The body shell was returned after 22 months away and the rebuild commenced.

Some of the challenges have included the wheels, the heater box and some unavailable parts that I have made myself.

 The wheels were sound but the plating was in poor condition, well beyond chrome polish. Either I could fit the car with wires, which would mean hubs and spinners too, or fitting D Type bolt on alloys or re-plating the existing wheels as new ones are no longer available. Either route was going to cost around £400:00 a corner! I decided to stay original and get the existing wheels re-chromed which meant splitting the rim from the disc, re-chroming and re-assembly, hence the cost. Thanks to Castle Chrome, they look fabulous; mind you, I don’t relish painting the scollops in the wheels.


The heater box had an awful piece of perforated steel crudely cut out to cover the original mesh, now split. The box itself had been crudely covered with underseal and of course all the internal foam seals had just gone……oh! and the motor didn’t work. Everything was stripped and cleaned and the steelwork painted, new seals fitted and everything checked for operation.
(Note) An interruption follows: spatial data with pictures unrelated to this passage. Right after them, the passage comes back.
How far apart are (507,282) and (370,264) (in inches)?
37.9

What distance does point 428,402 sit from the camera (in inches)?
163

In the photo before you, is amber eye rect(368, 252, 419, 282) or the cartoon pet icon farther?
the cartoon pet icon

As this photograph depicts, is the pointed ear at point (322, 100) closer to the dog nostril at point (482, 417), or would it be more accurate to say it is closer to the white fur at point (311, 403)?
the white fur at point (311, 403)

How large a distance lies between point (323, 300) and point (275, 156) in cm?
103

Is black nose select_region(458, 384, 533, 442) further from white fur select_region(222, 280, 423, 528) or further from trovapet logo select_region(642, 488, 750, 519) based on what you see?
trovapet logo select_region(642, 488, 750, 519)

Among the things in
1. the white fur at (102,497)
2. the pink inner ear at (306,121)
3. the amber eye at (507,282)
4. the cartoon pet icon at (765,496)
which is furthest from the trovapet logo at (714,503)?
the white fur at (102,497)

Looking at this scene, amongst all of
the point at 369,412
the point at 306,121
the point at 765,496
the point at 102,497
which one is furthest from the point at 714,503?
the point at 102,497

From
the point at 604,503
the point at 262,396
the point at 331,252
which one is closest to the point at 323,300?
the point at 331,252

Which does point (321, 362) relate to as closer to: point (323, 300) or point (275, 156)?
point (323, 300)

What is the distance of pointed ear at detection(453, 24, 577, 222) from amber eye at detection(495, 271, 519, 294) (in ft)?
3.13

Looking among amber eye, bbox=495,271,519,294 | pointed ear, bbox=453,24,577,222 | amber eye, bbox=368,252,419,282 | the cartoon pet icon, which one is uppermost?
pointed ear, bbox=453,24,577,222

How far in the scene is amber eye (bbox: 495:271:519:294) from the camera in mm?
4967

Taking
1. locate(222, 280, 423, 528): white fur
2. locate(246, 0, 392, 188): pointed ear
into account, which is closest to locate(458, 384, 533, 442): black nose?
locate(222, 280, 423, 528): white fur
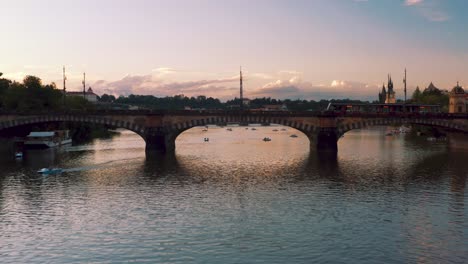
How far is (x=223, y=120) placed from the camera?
96.6 meters

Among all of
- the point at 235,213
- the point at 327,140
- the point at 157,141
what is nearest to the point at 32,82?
the point at 157,141

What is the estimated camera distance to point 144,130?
95250 mm

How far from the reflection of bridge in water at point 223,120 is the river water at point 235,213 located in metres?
18.4

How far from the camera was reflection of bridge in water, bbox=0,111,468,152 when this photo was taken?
312 feet

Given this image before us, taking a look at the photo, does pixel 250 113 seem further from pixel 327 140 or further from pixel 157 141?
pixel 157 141

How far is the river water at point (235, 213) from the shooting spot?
32188 mm

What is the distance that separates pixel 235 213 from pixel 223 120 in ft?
178

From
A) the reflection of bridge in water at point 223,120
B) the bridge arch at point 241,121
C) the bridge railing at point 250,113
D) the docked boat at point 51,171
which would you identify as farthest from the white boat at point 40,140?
the docked boat at point 51,171

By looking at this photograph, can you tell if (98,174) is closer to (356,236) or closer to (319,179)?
(319,179)

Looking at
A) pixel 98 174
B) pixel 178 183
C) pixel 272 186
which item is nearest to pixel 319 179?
pixel 272 186

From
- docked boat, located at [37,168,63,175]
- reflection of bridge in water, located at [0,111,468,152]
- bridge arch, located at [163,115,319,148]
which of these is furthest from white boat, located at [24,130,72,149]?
docked boat, located at [37,168,63,175]

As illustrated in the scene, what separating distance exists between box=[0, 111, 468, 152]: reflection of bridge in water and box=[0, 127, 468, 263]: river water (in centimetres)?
1841

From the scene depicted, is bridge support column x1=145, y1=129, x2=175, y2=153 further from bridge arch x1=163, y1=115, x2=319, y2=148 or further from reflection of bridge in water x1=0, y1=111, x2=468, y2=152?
bridge arch x1=163, y1=115, x2=319, y2=148

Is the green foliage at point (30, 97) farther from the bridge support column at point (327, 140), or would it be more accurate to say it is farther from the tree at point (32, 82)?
the bridge support column at point (327, 140)
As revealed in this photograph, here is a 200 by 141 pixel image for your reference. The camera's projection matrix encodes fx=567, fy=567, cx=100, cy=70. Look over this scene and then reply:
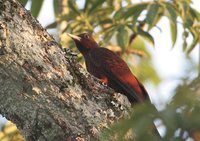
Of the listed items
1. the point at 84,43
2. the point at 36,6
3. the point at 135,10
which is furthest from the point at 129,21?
the point at 36,6

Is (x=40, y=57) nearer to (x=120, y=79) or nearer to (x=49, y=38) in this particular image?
→ (x=49, y=38)

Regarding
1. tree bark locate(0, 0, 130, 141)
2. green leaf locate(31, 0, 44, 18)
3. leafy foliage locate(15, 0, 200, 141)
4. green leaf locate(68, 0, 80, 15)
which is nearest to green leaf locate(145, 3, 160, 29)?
leafy foliage locate(15, 0, 200, 141)

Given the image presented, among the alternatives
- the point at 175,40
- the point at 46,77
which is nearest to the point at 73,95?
the point at 46,77

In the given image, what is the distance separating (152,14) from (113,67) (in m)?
1.00

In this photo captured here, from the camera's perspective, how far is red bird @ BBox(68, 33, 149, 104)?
4.08 meters

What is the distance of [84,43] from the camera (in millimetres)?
5078

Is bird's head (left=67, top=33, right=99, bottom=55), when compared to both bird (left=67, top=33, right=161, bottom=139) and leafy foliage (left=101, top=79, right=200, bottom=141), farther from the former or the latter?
leafy foliage (left=101, top=79, right=200, bottom=141)

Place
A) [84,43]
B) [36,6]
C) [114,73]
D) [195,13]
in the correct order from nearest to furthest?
1. [114,73]
2. [36,6]
3. [84,43]
4. [195,13]

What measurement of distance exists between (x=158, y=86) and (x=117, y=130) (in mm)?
411

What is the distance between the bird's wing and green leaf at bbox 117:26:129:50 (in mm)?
491

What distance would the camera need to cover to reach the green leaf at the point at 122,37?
204 inches

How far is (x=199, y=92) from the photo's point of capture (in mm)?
1680

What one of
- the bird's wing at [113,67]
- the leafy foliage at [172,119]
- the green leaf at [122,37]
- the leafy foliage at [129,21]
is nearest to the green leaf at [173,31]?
the leafy foliage at [129,21]

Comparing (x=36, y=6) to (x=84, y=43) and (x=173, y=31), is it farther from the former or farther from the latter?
(x=173, y=31)
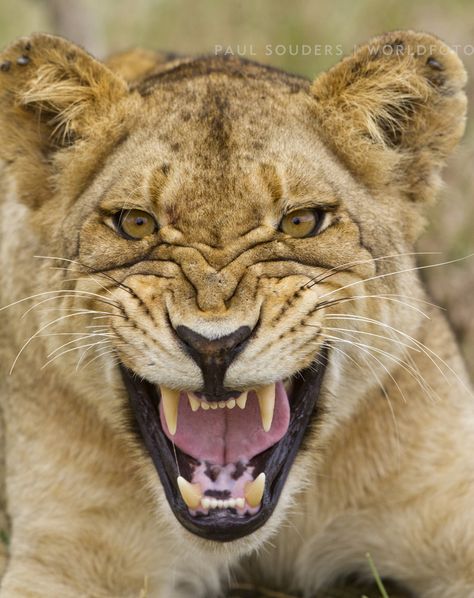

The motor was fine with a strip and clean but the new mesh could not be fitted as per manufacture so I made a clamp ring and polished it with a pleasing cosmetic and functioning result.

Before After


Several horrors were discovered, from mouse nests, to the handbrake relying just on locking wire(!) and the speaker cover screws going through the speaker cones. (it must have sounded dreadful.

The whole project is proving enormously satisfying; to take what many would have scrapped and recover it. There is still a huge amount to do but there is no deadline – well maybe 2021, the 60th anniversary of the launch of the E Type!